Activity: Pull from the data below each line where the word "frames" occurs, and copy it.

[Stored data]
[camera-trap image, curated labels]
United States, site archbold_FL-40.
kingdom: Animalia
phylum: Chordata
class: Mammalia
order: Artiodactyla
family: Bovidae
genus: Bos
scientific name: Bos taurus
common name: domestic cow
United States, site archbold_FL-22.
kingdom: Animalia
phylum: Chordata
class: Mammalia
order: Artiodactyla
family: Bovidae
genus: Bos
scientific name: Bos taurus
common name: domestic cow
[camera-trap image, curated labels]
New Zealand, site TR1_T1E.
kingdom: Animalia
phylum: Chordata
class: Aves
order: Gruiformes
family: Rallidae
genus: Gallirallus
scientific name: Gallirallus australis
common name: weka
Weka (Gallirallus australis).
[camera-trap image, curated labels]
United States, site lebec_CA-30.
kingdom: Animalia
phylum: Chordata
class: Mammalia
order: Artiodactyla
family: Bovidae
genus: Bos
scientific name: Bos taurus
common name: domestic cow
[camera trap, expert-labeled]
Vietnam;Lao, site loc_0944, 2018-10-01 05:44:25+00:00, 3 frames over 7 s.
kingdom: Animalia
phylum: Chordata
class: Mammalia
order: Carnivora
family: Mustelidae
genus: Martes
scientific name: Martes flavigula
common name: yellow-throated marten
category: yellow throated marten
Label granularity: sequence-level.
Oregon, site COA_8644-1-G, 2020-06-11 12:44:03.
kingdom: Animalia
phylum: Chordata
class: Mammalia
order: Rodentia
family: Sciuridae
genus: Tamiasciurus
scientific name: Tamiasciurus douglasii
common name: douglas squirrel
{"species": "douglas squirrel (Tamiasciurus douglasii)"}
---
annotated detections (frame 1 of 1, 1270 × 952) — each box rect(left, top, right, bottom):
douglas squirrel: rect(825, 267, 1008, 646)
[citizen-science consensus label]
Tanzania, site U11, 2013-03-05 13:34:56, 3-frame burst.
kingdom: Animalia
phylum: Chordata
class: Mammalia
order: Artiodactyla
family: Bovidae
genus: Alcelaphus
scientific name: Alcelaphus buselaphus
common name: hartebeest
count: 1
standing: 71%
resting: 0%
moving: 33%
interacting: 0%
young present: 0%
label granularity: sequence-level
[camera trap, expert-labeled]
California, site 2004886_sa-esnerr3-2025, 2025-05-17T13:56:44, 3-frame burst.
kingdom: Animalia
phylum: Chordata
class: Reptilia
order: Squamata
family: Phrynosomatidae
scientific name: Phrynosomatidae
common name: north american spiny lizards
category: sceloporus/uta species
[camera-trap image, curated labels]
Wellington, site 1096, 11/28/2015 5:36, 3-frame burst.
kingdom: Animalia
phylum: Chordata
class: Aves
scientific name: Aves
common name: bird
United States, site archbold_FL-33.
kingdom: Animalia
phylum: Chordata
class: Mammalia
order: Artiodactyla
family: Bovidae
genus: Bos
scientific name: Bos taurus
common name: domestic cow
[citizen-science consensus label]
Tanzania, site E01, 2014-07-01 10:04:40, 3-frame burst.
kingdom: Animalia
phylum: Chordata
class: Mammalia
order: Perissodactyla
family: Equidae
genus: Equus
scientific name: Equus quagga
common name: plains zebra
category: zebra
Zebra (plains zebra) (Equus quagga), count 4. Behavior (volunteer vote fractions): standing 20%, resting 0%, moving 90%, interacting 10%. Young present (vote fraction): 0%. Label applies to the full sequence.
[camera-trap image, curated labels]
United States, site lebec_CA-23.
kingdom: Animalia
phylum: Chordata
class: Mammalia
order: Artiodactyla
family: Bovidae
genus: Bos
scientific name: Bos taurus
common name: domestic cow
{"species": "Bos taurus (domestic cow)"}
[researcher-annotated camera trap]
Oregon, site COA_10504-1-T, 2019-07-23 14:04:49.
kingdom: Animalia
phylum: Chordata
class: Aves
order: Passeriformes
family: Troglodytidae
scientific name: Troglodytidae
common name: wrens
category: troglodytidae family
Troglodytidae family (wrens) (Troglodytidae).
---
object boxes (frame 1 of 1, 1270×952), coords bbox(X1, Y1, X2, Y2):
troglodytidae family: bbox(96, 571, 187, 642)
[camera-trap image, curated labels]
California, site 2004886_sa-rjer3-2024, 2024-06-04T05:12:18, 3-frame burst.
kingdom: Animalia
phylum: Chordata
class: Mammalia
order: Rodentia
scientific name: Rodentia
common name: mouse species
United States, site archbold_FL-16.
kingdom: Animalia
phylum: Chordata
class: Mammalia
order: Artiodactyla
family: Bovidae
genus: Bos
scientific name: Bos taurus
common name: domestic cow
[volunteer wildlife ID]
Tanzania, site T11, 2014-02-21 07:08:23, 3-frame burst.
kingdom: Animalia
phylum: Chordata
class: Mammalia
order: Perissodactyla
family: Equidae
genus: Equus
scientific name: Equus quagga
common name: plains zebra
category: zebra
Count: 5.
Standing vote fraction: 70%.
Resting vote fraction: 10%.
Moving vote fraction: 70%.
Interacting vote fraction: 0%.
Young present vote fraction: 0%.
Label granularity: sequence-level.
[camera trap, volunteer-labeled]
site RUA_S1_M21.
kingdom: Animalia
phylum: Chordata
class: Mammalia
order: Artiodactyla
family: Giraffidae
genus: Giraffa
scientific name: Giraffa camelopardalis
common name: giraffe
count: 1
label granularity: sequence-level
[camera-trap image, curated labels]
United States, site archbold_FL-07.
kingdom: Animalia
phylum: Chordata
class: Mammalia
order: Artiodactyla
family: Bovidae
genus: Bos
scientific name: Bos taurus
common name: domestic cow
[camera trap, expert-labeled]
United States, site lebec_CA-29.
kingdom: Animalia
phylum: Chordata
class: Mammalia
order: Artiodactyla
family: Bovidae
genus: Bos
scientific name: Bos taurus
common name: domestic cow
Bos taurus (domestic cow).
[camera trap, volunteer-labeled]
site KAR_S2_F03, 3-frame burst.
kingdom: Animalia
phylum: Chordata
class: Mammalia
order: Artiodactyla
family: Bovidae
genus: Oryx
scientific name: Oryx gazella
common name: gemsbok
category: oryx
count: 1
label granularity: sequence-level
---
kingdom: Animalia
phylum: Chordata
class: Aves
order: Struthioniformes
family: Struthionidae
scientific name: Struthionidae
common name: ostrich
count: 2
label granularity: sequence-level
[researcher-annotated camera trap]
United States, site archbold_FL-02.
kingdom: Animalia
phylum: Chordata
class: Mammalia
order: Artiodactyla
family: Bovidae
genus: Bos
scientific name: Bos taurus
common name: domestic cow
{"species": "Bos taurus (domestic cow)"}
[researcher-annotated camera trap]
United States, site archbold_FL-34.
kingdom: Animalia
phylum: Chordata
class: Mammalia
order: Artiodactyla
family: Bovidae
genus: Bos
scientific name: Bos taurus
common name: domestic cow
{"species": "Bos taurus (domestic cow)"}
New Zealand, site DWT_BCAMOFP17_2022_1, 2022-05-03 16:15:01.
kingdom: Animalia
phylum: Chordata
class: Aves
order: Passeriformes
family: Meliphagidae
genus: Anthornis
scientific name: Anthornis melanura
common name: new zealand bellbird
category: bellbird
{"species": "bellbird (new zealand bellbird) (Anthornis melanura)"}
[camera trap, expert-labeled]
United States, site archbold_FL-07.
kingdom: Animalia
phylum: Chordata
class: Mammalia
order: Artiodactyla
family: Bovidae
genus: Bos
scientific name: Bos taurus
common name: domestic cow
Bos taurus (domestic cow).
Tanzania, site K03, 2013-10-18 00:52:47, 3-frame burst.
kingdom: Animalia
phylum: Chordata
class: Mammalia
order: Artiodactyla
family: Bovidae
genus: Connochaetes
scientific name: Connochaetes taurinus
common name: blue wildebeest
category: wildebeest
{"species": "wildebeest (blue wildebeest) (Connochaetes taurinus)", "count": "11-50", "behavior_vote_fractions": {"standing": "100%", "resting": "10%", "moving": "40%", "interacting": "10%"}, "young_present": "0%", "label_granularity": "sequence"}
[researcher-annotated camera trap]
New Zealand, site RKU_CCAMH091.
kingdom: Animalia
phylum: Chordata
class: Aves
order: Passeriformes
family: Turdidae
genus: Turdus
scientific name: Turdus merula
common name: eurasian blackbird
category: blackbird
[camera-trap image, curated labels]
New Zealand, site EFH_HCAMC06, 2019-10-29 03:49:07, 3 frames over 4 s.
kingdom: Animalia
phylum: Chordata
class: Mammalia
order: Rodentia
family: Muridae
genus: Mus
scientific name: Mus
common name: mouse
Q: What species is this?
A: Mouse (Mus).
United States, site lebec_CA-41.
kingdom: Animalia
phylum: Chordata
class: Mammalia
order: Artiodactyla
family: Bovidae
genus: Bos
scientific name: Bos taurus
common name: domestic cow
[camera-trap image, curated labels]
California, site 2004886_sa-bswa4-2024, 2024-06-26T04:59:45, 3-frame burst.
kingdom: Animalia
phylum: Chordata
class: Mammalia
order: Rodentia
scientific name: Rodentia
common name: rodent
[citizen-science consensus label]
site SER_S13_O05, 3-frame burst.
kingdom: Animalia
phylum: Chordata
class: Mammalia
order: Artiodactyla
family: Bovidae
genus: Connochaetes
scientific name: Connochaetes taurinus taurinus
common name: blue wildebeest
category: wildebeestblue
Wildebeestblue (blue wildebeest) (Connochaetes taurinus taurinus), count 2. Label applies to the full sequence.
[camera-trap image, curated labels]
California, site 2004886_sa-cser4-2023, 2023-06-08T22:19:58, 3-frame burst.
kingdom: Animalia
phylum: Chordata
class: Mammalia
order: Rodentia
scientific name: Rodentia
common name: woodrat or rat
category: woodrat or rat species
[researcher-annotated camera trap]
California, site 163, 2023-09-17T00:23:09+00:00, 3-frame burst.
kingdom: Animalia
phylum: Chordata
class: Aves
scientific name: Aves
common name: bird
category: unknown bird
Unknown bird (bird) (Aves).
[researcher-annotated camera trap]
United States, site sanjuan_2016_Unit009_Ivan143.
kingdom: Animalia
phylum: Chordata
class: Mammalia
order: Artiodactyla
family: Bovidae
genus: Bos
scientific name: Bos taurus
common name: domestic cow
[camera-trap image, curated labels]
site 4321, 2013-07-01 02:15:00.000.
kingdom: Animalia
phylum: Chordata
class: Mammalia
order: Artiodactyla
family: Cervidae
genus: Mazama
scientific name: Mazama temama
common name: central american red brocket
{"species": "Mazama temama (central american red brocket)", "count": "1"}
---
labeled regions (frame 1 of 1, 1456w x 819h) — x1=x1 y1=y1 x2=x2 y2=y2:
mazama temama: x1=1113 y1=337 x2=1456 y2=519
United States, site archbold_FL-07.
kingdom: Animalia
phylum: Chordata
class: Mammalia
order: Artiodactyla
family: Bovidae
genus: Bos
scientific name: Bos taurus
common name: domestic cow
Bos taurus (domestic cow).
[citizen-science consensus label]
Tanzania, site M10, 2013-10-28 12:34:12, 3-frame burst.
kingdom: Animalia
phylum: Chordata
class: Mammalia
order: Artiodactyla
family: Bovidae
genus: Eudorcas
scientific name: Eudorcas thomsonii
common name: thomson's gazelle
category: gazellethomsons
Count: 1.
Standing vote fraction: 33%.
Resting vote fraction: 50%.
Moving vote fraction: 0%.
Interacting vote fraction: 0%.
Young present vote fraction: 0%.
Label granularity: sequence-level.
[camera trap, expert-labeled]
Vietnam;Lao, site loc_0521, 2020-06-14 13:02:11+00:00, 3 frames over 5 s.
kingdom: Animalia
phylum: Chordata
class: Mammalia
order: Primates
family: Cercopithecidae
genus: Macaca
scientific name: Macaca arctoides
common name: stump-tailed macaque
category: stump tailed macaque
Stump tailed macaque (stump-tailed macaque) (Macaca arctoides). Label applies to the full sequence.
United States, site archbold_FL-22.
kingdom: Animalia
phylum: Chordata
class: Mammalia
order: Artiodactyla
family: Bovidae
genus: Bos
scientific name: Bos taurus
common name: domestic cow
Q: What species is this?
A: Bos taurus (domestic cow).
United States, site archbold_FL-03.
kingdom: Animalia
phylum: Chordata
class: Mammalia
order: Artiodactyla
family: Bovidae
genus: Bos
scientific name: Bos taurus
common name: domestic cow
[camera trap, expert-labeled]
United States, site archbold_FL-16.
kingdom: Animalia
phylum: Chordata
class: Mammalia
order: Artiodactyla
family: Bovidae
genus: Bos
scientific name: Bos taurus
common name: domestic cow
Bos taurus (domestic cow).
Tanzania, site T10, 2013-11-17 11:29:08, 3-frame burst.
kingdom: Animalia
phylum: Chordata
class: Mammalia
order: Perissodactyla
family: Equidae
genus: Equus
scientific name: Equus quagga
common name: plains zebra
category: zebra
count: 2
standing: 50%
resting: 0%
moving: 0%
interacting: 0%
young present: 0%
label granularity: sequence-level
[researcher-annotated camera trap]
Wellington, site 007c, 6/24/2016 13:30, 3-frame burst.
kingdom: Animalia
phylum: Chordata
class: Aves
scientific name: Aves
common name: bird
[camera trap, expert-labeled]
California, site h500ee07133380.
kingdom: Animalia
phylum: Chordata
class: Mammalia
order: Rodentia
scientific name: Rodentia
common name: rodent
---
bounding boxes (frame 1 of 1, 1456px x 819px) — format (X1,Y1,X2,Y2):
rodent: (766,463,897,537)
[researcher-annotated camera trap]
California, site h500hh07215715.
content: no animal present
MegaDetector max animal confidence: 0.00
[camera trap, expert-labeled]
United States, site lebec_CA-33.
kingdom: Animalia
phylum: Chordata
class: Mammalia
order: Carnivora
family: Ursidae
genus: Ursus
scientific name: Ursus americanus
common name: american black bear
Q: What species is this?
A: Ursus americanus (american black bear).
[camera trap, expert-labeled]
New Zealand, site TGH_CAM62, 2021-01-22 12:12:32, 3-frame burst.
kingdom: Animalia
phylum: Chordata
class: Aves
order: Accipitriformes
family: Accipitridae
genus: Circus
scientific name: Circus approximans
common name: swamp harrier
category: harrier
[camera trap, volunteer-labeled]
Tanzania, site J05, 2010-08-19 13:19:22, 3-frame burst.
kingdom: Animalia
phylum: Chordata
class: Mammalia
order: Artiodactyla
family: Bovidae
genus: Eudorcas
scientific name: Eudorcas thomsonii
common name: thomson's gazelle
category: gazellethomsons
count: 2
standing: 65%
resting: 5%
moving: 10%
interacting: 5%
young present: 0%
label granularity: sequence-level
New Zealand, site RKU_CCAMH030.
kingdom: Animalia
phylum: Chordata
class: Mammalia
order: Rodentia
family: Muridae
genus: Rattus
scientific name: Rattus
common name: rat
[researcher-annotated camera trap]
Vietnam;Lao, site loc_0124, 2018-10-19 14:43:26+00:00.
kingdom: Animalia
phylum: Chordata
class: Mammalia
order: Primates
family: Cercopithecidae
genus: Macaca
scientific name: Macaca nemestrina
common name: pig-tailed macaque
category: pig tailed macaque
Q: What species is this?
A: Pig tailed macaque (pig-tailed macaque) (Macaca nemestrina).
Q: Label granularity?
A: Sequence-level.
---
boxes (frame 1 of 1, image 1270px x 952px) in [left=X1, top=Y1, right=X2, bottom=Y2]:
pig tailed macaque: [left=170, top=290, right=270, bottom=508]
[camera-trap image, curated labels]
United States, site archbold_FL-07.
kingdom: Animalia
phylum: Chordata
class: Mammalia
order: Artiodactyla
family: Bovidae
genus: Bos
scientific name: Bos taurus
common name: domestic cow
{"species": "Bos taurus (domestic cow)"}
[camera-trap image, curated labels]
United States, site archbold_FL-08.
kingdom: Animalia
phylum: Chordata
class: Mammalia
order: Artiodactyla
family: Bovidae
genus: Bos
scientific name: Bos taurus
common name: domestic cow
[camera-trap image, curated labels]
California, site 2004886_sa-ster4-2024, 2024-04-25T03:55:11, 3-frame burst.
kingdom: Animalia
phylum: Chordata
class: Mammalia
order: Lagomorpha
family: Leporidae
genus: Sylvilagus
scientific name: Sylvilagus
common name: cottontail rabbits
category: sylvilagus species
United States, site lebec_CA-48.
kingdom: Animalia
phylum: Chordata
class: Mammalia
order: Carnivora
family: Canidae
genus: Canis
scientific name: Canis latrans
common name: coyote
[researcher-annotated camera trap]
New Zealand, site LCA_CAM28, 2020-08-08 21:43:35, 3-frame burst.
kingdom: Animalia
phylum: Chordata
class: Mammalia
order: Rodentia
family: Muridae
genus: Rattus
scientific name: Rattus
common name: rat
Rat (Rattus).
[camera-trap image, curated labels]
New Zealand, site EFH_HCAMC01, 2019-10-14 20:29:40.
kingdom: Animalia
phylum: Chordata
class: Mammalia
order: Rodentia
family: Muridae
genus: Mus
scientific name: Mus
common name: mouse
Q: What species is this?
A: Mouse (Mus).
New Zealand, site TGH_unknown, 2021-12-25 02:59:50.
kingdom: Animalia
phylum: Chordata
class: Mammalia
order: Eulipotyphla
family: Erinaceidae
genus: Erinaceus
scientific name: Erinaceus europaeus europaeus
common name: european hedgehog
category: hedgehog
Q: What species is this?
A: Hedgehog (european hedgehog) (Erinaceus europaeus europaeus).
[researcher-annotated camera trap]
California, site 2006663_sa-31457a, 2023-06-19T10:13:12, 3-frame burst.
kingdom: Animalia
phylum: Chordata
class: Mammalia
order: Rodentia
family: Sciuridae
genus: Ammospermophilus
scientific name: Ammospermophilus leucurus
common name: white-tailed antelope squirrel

Solution:
Vietnam;Lao, site loc_0944, 2018-10-01 05:44:25+00:00, 3 frames over 7 s.
New Zealand, site EFH_HCAMC06, 2019-10-29 03:49:07, 3 frames over 4 s.
Vietnam;Lao, site loc_0521, 2020-06-14 13:02:11+00:00, 3 frames over 5 s.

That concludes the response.